- [The data]:

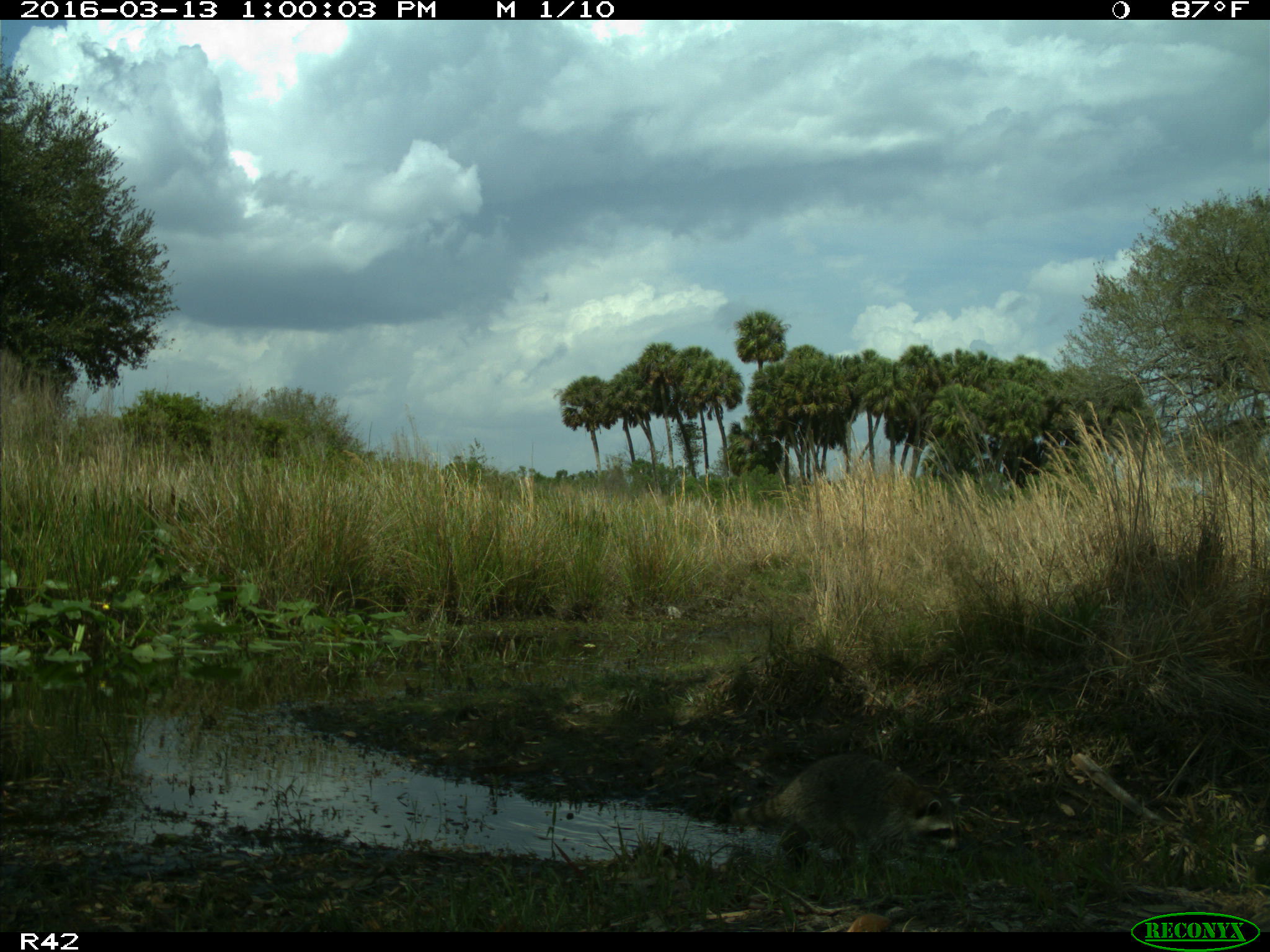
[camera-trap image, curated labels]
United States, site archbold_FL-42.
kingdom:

- [What the task asks]: All of the material above is to be retyped exactly, with no pictures included.

- [Expected output]:
[camera-trap image, curated labels]
United States, site archbold_FL-42.
kingdom:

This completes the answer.